You may have read in, or heard on, the news that The Care Bill became the Care Act 2014 when it received the Royal assent recently; on the 14 May 2014, to be exact. Potentially, the Care Act 2014 contains some major reforms that will have important consequences for people receiving care in their homes. A reform of huge significance for everyone involves an upper limit, a cap, being placed on the amount that you as an individual will have to pay for your domiciliary care.
The Legislative Process
The Care Act 2014 (from now on referred to simply as the Act) is an Act of Parliament. An Act of Parliament – or a statute as it is often called – is law made by Parliament. Parliament consists of one elected body – the House of Commons – and two unelected bodies, the House of Lords and the Monarch. A statute begins its life as a Bill. To become law it must be passed by all three of the bodies that make up Parliament. In the Houses of Commons and the Lords this is achieved by the members voting in favour of the Bill. The Monarch – ie the Queen – grants her assent, which, it might be suggested, is a type of vote. The final stage in a Bill’s progression through Parliament is reached when it is granted Royal Assent, at which point a Bill becomes an Act.
However, just because a Bill has become an Act does not mean that its provisions have come into force; indeed, far from it. Today, it is fairly typical for a statute to be granted Royal Assent and only over a period of time – often a period of years – for its provisions to come into force. There are some Acts of Parliament various parts of which have never come into force.

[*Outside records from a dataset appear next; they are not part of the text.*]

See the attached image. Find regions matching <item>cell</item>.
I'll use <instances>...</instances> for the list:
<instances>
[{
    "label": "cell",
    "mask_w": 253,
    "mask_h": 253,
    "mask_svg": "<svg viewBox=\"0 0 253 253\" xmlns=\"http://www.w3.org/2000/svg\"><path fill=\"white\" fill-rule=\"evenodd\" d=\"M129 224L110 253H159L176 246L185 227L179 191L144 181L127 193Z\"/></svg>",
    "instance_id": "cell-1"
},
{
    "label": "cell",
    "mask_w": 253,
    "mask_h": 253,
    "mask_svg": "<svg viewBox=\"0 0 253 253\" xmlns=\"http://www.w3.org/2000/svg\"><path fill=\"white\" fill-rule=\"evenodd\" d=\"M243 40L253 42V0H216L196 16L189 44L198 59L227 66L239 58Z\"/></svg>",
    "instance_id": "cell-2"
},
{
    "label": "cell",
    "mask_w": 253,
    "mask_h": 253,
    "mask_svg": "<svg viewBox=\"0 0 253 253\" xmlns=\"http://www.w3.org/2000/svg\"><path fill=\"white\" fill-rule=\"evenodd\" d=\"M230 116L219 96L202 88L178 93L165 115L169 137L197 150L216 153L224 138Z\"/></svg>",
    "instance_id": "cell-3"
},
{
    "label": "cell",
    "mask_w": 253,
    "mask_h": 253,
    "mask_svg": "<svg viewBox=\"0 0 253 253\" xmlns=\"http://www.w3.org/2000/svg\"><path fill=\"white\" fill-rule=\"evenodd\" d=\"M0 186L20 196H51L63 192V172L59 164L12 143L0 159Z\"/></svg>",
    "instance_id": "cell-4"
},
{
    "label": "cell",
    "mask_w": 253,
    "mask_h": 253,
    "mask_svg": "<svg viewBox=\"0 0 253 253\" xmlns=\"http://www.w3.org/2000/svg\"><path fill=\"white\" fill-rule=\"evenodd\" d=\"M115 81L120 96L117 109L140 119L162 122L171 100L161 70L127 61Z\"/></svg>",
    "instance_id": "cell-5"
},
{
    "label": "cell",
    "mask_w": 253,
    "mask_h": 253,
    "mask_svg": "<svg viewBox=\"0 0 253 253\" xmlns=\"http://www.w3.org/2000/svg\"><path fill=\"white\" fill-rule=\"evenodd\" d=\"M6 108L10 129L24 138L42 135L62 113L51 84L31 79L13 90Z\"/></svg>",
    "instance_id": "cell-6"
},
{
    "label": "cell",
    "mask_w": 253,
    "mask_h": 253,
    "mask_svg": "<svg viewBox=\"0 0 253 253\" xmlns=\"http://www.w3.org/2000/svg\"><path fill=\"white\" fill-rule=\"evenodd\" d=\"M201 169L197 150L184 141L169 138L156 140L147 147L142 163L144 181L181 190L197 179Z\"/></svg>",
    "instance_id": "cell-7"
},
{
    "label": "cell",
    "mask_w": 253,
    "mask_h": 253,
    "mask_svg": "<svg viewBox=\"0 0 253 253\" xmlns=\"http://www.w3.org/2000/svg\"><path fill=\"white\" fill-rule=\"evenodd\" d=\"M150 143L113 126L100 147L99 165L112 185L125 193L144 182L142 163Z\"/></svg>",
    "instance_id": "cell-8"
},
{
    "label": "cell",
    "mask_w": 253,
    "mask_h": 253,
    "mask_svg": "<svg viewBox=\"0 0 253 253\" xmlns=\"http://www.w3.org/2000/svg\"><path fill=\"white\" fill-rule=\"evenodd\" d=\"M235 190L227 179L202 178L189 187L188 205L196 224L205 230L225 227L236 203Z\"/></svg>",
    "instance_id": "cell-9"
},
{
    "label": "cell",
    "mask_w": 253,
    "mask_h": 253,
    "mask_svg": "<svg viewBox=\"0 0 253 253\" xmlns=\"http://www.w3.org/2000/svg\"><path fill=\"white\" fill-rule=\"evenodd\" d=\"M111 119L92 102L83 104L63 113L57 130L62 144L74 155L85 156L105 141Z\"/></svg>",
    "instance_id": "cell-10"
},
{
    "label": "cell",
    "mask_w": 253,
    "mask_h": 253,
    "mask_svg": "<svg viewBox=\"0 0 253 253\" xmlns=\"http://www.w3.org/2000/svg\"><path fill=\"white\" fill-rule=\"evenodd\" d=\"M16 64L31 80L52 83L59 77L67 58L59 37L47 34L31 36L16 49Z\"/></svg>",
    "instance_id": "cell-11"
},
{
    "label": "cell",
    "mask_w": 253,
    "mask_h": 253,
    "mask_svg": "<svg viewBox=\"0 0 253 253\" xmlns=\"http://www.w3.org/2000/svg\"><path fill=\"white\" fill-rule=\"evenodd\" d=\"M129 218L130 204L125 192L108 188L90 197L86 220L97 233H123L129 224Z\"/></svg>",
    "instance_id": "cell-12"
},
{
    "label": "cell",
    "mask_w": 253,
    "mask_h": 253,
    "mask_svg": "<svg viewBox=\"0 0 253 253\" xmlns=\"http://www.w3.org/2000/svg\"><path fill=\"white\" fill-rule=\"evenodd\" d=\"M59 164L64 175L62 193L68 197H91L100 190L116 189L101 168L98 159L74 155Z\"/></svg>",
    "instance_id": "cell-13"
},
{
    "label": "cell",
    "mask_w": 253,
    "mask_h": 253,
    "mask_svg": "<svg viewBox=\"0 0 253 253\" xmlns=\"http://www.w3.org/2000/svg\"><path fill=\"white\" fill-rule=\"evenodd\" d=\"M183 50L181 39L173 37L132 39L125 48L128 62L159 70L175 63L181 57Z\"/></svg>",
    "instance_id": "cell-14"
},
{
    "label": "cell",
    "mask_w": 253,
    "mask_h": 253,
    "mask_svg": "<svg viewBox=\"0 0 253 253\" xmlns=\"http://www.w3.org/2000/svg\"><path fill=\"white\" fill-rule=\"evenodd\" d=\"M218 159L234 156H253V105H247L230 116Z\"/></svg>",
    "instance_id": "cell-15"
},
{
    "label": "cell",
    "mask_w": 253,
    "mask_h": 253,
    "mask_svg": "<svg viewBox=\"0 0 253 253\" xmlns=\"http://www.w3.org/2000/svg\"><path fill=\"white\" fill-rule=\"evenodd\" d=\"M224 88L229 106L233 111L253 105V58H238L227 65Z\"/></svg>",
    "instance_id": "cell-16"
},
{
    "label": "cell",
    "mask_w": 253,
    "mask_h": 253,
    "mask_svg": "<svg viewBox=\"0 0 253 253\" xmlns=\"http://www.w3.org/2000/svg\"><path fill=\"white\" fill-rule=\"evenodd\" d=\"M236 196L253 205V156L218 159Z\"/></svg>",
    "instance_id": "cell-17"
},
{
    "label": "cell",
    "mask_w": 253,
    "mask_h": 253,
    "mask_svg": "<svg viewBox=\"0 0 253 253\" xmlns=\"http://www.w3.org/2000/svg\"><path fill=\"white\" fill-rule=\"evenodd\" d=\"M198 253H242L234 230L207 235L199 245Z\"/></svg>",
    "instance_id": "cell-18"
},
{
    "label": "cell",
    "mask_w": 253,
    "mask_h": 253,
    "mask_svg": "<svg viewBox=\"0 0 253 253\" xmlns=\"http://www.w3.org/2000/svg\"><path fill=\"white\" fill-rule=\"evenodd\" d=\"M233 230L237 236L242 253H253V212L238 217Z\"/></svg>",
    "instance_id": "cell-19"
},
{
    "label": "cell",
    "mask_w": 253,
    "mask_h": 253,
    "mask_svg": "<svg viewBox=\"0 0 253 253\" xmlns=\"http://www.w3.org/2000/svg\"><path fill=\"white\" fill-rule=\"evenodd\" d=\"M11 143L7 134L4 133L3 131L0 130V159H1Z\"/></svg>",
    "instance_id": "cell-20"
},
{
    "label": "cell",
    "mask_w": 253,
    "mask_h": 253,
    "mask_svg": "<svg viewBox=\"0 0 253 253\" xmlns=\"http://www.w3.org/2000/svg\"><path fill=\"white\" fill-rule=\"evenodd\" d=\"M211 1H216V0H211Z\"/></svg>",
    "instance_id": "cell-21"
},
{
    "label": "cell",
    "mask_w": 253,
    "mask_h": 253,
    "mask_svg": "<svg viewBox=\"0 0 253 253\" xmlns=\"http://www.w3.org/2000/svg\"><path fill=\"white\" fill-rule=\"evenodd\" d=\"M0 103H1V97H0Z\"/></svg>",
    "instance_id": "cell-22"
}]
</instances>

The different parts of a statute are generally brought into force by a cabinet minister. Section 127 of the Care Act 2014 says “The provisions of Parts 1 to 4 come into force on such day as the Secretary of State may by order appoint.” Section 127 is known as a commencement section. Parts 1 to 4 are the main parts of the Act. Therefore, even though we now have a Care Act that is law in England and Wales, all the important reforms that it contains await implementation by the Secretary of State over time.
The Care Act 2014
The Act is long – 129 sections contained in 167 pages – and wide ranging. Norman Lamb, the care minister has described the Act as “[representing] the most significant reform of care and support in more than 60 years”. Speaking more generally about care and the new Act, Norman Lamb has commented that:
“Care and support is something that nearly everyone in this country will experience at some point in their lives… Even if you don’t need care yourself, you will probably know a family member or friend who does, or you may care for someone. And many more of us will need care in the future, so it is important for us to have a modern system that can keep up with the demands of a growing ageing population… Until now it’s been almost impossible for people who need care, carers, and even those who manage the care system, to understand how the previous law affecting them worked.”
Amongst other things, the Act deals with personal budgets, duties on local authorities, minimum eligibility thresholds and, of course, caps on the amount that you as an individual will have to pay for your care.
The Cap on Your Individual Care Costs
Under the current system, to qualify for your care costs to be paid fully by social services you need to have less than £23 250 in savings (known as your capital) and be on a low income.
The new Act provides the legislative framework to place a cap on the total amount that you will have to pay in your lifetime. There will be a needs assessment – currently known as a community care assessment. The care and support that you are assessed as requiring will be care and support for what will be known as your “eligible needs”. The cap on your care costs is the maximum amount that you will have to pay in your lifetime to meet your eligible needs.
It is important to note two points. First, at this moment in time the relevant part of the Act dealing with the cap has not been brought into force. The intention expressed by the government is that the cap will operate from April 2016. However, there will be a general election in 2015 and we may have a different government. As explained above, it is for the Secretary of State (who is Jeremy Hunt at the moment) to bring into force the relevant part of the Act.
The second thing to note is that there are no figures contained in the Act. Once again, the government has expressed an intention, this time to the effect that the cap should be set at £72 000. Just as with the implementation of the relevant part of the Act dealing with the cap itself, the actual figure at which the cap is set will be set and implemented by the Secretary of State.
The cap will not cover what are called “living costs”. This is highly relevant if you were looking to move into residential accommodation. The cap will not cover such costs as utility bills and food. The aim behind this is to try not to disadvantage those receiving domiciliary care. If you have home care; you still have to pay for things like heating and food. Therefore, excluding living costs from the cap attempts to gain some consistency between those in residential care and those receiving home care.
The cap will only cover the cost of meeting your eligible needs. You may want something extra. In such a case you will be expected to pay for that yourself. For example, if your eligible needs require a home care visit of 30 minutes each morning, only the cost of those visits are covered by the cap. If you wish to have a 45 minute call each day, you will have to pay for the extra 15 minutes.
There will no doubt be a good deal of media attention focused on the Care Act in the coming months. It will be interesting to see exactly what form implementation of the key parts of the Act take.